» Your objective
Can you lay out every line of the listing below as a numbered list, skipping the blank lines and leaving the pictures out?

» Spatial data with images
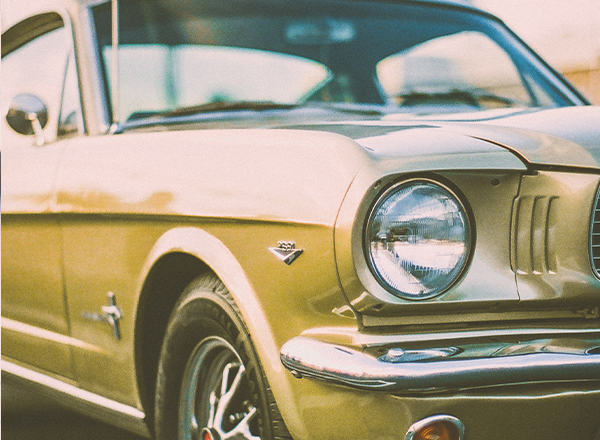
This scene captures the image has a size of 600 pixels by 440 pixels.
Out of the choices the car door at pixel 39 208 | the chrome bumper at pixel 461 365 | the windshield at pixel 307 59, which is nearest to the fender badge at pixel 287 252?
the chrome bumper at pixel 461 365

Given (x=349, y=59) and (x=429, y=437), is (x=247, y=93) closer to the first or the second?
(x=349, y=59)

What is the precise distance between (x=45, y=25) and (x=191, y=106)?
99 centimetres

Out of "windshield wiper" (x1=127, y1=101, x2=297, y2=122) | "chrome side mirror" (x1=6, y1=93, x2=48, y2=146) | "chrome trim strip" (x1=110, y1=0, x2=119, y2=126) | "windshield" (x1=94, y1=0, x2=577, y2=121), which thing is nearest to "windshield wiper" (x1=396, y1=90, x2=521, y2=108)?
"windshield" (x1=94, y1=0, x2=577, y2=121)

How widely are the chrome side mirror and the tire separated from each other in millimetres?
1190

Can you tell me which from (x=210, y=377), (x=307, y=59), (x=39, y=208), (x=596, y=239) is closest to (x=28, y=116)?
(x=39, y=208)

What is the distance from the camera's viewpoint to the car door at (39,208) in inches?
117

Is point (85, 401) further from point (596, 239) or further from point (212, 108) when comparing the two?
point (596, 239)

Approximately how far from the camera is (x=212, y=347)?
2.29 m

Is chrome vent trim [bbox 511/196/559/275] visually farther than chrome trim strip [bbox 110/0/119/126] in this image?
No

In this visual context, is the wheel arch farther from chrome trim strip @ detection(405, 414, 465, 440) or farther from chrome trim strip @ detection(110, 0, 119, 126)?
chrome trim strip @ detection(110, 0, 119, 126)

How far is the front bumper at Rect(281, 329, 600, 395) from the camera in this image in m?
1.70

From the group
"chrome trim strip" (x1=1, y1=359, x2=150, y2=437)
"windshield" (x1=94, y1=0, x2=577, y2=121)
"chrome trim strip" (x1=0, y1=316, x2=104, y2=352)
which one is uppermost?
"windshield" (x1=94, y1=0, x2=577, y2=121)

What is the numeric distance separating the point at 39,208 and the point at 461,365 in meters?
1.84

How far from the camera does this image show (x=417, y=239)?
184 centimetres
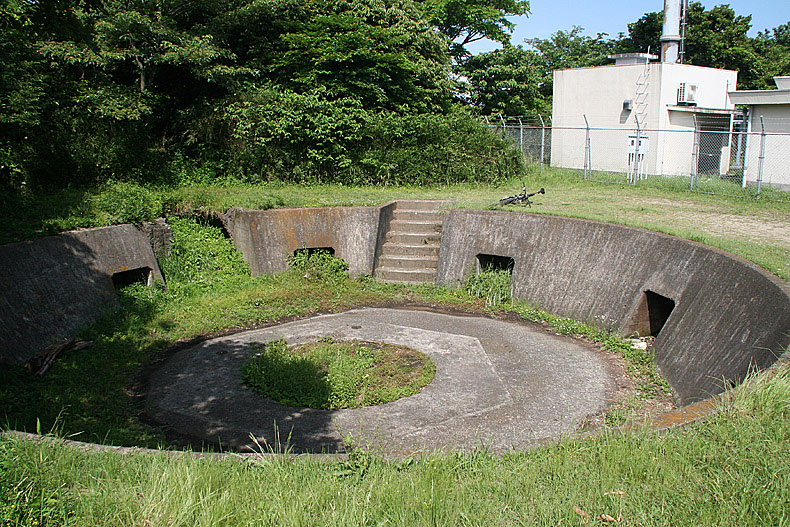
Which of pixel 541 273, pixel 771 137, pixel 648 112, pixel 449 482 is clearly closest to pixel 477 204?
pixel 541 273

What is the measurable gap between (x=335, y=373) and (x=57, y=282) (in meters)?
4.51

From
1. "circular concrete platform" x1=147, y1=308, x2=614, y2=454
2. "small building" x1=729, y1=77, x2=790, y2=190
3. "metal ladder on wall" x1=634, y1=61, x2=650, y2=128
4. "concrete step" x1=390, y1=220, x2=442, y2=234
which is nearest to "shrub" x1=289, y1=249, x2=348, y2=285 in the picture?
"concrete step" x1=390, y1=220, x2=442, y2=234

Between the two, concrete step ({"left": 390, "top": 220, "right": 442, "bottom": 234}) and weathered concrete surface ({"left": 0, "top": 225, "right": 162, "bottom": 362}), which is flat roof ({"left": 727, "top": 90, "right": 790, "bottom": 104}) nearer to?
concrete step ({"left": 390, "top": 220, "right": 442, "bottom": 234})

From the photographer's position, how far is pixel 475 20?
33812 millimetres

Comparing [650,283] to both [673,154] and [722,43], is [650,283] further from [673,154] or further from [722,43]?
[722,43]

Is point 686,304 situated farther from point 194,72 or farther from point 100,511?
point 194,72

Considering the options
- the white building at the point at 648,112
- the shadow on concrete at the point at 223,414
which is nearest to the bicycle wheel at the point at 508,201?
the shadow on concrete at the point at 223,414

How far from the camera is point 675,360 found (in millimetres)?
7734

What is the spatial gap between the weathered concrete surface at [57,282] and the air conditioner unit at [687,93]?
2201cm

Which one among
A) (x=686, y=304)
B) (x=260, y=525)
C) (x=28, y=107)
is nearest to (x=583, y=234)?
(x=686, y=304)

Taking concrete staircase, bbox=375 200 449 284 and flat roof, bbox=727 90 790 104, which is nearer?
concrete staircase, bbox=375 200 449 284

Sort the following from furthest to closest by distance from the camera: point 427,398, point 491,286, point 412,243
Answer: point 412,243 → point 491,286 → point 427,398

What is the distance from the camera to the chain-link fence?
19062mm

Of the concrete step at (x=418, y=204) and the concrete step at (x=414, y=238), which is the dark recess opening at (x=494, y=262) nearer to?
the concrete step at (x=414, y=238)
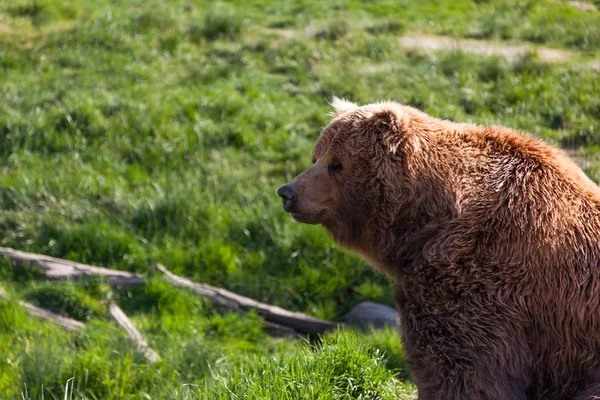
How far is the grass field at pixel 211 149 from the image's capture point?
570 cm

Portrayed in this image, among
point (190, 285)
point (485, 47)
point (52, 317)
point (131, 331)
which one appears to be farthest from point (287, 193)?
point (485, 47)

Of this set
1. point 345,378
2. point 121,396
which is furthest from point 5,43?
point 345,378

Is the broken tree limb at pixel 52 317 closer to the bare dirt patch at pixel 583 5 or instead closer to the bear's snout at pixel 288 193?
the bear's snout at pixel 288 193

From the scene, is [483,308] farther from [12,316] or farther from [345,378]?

» Written answer
1. This scene captures the image has a size of 600 pixels by 440 pixels.
2. Out of the choices the car door at pixel 39 208 | the chrome bumper at pixel 461 365 | the windshield at pixel 307 59, which is nearest to the fender badge at pixel 287 252?
3. the chrome bumper at pixel 461 365
4. Given (x=349, y=59) and (x=429, y=437), is (x=247, y=93) closer to the first or the second?
5. (x=349, y=59)
6. What is the precise distance between (x=45, y=25) and (x=191, y=106)?
7. 99 centimetres
8. Out of "windshield wiper" (x1=127, y1=101, x2=297, y2=122) | "chrome side mirror" (x1=6, y1=93, x2=48, y2=146) | "chrome trim strip" (x1=110, y1=0, x2=119, y2=126) | "windshield" (x1=94, y1=0, x2=577, y2=121), which thing is nearest to "windshield wiper" (x1=396, y1=90, x2=521, y2=108)?
9. "windshield" (x1=94, y1=0, x2=577, y2=121)
10. How widely are the chrome side mirror and the tire separated from each other in millimetres?
11. 1190
12. Can you tell me which from (x=210, y=377), (x=307, y=59), (x=39, y=208), (x=596, y=239) is closest to (x=28, y=116)?
13. (x=39, y=208)
14. What is the distance from the camera's viewpoint to the car door at (39,208) in inches?
15. 117
16. Is point (85, 401) further from point (596, 239) or further from point (212, 108) when comparing the two?
17. point (596, 239)
18. Approximately how far from the camera is (x=212, y=347)?
19. 2.29 m
20. Is chrome vent trim [bbox 511/196/559/275] visually farther than chrome trim strip [bbox 110/0/119/126] in this image?
21. No
22. In this visual context, is the wheel arch farther from chrome trim strip @ detection(405, 414, 465, 440) or farther from chrome trim strip @ detection(110, 0, 119, 126)?
23. chrome trim strip @ detection(110, 0, 119, 126)
24. How far is the front bumper at Rect(281, 329, 600, 395) from the camera in this image in m?
25. 1.70
26. From the group
27. "chrome trim strip" (x1=1, y1=359, x2=150, y2=437)
28. "windshield" (x1=94, y1=0, x2=577, y2=121)
29. "chrome trim strip" (x1=0, y1=316, x2=104, y2=352)
30. which one is uppermost?
31. "windshield" (x1=94, y1=0, x2=577, y2=121)
32. What is the numeric distance separating the point at 39,208 and the point at 461,365 in meters?
33. 1.84
34. How far from the camera does this image show (x=417, y=239)?
35. 184 centimetres
36. Which of pixel 541 273, pixel 771 137, pixel 648 112, pixel 449 482 is clearly closest to pixel 477 204?
37. pixel 541 273
38. What is the measurable gap between (x=335, y=373) and (x=57, y=282) (in meters)?
39. 4.51
40. From
41. 1. "circular concrete platform" x1=147, y1=308, x2=614, y2=454
42. 2. "small building" x1=729, y1=77, x2=790, y2=190
43. 3. "metal ladder on wall" x1=634, y1=61, x2=650, y2=128
44. 4. "concrete step" x1=390, y1=220, x2=442, y2=234
45. which is nearest to "shrub" x1=289, y1=249, x2=348, y2=285 in the picture?
46. "concrete step" x1=390, y1=220, x2=442, y2=234
47. Between the two, concrete step ({"left": 390, "top": 220, "right": 442, "bottom": 234}) and weathered concrete surface ({"left": 0, "top": 225, "right": 162, "bottom": 362}), which is flat roof ({"left": 727, "top": 90, "right": 790, "bottom": 104}) nearer to?
48. concrete step ({"left": 390, "top": 220, "right": 442, "bottom": 234})
49. From the photographer's position, how far is pixel 475 20?
50. 33812 millimetres
51. Comparing [650,283] to both [673,154] and [722,43], is [650,283] further from [673,154] or further from [722,43]?
52. [722,43]
53. Is point 686,304 situated farther from point 194,72 or farther from point 100,511?
54. point 194,72
55. Considering the options
56. - the white building at the point at 648,112
57. - the shadow on concrete at the point at 223,414
58. which is nearest to the bicycle wheel at the point at 508,201?
59. the shadow on concrete at the point at 223,414
60. How far from the camera is point 675,360 found (in millimetres)?
61. 7734
62. What is the spatial gap between the weathered concrete surface at [57,282] and the air conditioner unit at [687,93]?
63. 2201cm
64. Which one among
65. A) (x=686, y=304)
66. B) (x=260, y=525)
67. C) (x=28, y=107)
68. is nearest to (x=583, y=234)?
69. (x=686, y=304)
70. Taking concrete staircase, bbox=375 200 449 284 and flat roof, bbox=727 90 790 104, which is nearer?
71. concrete staircase, bbox=375 200 449 284
72. Sort the following from furthest to closest by distance from the camera: point 427,398, point 491,286, point 412,243
73. Answer: point 412,243 → point 491,286 → point 427,398
74. What is the distance from the camera to the chain-link fence?
75. 19062mm
76. Of the concrete step at (x=418, y=204) and the concrete step at (x=414, y=238), which is the dark recess opening at (x=494, y=262) nearer to?
77. the concrete step at (x=414, y=238)
78. How far is the grass field at pixel 211 149 from the image's capture point?
79. 570 cm
80. Portrayed in this image, among
81. point (190, 285)
82. point (485, 47)
83. point (52, 317)
84. point (131, 331)
85. which one appears to be farthest from point (287, 193)?
86. point (485, 47)
87. Of this set
88. 1. point 345,378
89. 2. point 121,396
90. which is furthest from point 5,43?
91. point 345,378
92. Is the broken tree limb at pixel 52 317 closer to the bare dirt patch at pixel 583 5 or instead closer to the bear's snout at pixel 288 193?
93. the bear's snout at pixel 288 193
94. From the scene, is [483,308] farther from [12,316] or farther from [345,378]?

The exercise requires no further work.